### Exercise directions
Your answer should be the lines below from the one holding "common name: american marten" through the one holding "family: Scincidae", copied exactly and with nothing else.

(Provided records Opens)

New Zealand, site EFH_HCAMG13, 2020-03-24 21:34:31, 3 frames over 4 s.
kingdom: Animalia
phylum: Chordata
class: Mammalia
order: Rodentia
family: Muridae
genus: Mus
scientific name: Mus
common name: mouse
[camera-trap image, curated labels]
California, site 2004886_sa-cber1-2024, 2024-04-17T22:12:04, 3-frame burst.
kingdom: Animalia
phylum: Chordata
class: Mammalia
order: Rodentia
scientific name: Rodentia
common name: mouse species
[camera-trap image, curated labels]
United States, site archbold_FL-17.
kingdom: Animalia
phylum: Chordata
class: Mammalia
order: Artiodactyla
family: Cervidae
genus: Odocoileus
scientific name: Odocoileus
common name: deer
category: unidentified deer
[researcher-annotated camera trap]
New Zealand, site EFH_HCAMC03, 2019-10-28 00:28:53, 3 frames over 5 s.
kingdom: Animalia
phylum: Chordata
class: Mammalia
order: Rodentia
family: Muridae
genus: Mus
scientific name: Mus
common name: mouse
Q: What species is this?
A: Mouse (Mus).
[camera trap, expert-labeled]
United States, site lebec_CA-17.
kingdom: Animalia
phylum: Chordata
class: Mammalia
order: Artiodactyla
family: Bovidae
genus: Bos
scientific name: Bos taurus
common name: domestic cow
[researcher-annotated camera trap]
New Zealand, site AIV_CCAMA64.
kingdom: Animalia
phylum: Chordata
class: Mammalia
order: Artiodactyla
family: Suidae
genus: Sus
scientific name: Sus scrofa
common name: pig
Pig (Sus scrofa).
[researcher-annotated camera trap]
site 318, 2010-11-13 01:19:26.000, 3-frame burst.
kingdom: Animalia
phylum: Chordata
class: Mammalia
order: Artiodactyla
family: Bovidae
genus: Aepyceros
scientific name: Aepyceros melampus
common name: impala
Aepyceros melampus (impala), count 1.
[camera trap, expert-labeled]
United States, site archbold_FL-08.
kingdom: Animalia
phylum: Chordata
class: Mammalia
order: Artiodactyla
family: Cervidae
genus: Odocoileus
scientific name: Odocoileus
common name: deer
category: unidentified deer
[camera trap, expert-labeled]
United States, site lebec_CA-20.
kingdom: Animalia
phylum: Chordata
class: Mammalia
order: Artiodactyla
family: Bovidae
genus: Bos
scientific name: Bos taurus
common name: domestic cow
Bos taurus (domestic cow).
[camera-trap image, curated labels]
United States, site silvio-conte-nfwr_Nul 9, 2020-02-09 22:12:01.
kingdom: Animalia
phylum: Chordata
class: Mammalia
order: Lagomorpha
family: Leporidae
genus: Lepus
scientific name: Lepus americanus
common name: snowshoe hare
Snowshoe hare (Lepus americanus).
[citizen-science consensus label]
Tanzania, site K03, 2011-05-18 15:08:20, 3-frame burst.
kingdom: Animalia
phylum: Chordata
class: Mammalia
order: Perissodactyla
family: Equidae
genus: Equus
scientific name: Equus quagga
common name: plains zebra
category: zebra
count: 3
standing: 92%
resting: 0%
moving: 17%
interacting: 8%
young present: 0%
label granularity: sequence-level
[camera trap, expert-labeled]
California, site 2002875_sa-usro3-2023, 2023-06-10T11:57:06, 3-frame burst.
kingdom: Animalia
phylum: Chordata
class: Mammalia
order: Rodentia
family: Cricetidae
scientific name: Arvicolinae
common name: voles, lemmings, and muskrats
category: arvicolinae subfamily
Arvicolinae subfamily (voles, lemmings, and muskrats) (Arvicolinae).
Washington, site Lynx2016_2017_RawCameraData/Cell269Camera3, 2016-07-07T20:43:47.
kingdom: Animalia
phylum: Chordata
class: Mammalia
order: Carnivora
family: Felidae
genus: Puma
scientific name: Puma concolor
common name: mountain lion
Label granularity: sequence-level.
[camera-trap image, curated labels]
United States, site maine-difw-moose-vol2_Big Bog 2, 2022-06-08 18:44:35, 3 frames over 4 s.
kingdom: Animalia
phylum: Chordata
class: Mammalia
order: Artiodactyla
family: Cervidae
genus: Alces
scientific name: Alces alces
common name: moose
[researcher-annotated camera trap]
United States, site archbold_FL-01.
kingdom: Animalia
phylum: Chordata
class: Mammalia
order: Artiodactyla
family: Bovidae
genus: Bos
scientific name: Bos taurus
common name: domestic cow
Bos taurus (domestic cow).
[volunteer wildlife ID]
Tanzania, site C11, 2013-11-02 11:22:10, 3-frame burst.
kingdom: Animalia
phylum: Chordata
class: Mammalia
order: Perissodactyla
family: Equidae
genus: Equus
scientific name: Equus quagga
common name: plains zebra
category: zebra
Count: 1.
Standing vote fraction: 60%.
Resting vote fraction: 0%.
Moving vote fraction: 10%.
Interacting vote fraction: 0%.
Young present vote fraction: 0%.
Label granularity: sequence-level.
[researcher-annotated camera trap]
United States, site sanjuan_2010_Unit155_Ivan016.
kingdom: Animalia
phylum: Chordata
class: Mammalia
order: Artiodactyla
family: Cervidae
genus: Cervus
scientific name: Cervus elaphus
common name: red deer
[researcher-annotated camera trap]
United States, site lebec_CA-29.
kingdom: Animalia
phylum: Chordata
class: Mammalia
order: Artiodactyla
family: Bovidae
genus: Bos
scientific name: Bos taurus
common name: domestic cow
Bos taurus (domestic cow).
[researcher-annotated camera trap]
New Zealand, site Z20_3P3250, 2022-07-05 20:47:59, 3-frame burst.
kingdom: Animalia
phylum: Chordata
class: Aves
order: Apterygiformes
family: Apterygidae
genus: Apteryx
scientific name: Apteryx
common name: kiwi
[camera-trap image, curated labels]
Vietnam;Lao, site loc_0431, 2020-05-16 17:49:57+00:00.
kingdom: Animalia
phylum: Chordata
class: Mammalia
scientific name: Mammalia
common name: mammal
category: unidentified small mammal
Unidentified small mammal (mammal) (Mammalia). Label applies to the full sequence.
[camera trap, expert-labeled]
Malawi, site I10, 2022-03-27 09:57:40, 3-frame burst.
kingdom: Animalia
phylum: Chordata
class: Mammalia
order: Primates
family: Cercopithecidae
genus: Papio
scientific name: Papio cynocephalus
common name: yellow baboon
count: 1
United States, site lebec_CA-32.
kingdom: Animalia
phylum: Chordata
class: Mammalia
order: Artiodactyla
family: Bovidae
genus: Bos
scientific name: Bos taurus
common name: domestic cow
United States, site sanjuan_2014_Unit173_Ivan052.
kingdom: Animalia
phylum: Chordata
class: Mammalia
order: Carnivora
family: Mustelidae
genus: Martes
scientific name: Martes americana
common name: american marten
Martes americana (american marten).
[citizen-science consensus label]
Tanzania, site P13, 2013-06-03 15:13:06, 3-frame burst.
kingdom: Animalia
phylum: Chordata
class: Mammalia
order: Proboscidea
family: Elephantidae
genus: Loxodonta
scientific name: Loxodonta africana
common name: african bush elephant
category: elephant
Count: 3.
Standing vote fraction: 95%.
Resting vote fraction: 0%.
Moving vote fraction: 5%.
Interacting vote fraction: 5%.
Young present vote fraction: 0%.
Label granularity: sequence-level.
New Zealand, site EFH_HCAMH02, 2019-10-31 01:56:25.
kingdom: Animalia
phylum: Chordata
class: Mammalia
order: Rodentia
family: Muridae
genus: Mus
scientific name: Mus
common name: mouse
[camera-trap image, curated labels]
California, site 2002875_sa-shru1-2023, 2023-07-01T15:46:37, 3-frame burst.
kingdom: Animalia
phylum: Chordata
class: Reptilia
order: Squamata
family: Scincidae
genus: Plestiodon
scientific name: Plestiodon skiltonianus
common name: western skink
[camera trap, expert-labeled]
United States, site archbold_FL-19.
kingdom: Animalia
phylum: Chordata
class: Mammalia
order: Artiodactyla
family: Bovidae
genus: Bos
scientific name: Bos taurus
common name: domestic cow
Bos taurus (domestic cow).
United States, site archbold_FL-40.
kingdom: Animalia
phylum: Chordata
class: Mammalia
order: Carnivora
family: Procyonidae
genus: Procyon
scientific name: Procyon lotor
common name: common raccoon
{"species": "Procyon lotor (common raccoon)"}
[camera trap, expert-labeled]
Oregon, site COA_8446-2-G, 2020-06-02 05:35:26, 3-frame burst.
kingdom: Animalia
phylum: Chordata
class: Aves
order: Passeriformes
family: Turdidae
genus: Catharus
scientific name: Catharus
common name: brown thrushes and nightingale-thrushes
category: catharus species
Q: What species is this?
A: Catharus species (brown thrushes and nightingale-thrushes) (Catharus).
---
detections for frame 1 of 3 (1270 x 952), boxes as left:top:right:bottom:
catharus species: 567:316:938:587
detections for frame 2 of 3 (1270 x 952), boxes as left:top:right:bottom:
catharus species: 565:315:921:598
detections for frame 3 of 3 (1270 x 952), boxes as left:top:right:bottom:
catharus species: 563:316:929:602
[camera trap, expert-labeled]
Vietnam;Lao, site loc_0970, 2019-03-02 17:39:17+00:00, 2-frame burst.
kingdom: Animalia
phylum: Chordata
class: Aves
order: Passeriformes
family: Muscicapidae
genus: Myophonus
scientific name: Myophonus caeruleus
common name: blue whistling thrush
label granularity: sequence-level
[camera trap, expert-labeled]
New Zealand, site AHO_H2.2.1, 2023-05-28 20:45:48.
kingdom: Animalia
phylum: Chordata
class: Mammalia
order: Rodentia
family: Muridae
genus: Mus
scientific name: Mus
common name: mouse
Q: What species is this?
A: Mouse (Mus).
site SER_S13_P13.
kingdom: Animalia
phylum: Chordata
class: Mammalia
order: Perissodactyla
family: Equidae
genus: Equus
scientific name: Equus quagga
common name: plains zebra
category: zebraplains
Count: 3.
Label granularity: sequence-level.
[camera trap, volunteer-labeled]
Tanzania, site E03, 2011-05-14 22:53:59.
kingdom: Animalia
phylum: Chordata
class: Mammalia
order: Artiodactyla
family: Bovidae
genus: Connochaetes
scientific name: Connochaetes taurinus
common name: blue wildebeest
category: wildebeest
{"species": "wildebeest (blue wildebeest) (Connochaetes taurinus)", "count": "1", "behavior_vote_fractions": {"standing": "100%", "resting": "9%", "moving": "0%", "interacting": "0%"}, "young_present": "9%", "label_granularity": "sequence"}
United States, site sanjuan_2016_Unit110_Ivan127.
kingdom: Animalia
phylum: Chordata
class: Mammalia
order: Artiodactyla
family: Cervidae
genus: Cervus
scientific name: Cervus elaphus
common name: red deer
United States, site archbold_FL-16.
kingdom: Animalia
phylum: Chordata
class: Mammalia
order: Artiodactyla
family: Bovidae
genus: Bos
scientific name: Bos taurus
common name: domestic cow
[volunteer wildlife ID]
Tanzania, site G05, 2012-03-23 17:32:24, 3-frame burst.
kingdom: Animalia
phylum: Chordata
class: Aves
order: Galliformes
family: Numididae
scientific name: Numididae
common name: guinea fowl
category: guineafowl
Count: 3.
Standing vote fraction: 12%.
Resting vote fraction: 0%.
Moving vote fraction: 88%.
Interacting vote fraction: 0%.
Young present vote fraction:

(Provided records Closes)

### Response to the task
common name: american marten
Martes americana (american marten).
[citizen-science consensus label]
Tanzania, site P13, 2013-06-03 15:13:06, 3-frame burst.
kingdom: Animalia
phylum: Chordata
class: Mammalia
order: Proboscidea
family: Elephantidae
genus: Loxodonta
scientific name: Loxodonta africana
common name: african bush elephant
category: elephant
Count: 3.
Standing vote fraction: 95%.
Resting vote fraction: 0%.
Moving vote fraction: 5%.
Interacting vote fraction: 5%.
Young present vote fraction: 0%.
Label granularity: sequence-level.
New Zealand, site EFH_HCAMH02, 2019-10-31 01:56:25.
kingdom: Animalia
phylum: Chordata
class: Mammalia
order: Rodentia
family: Muridae
genus: Mus
scientific name: Mus
common name: mouse
[camera-trap image, curated labels]
California, site 2002875_sa-shru1-2023, 2023-07-01T15:46:37, 3-frame burst.
kingdom: Animalia
phylum: Chordata
class: Reptilia
order: Squamata
family: Scincidae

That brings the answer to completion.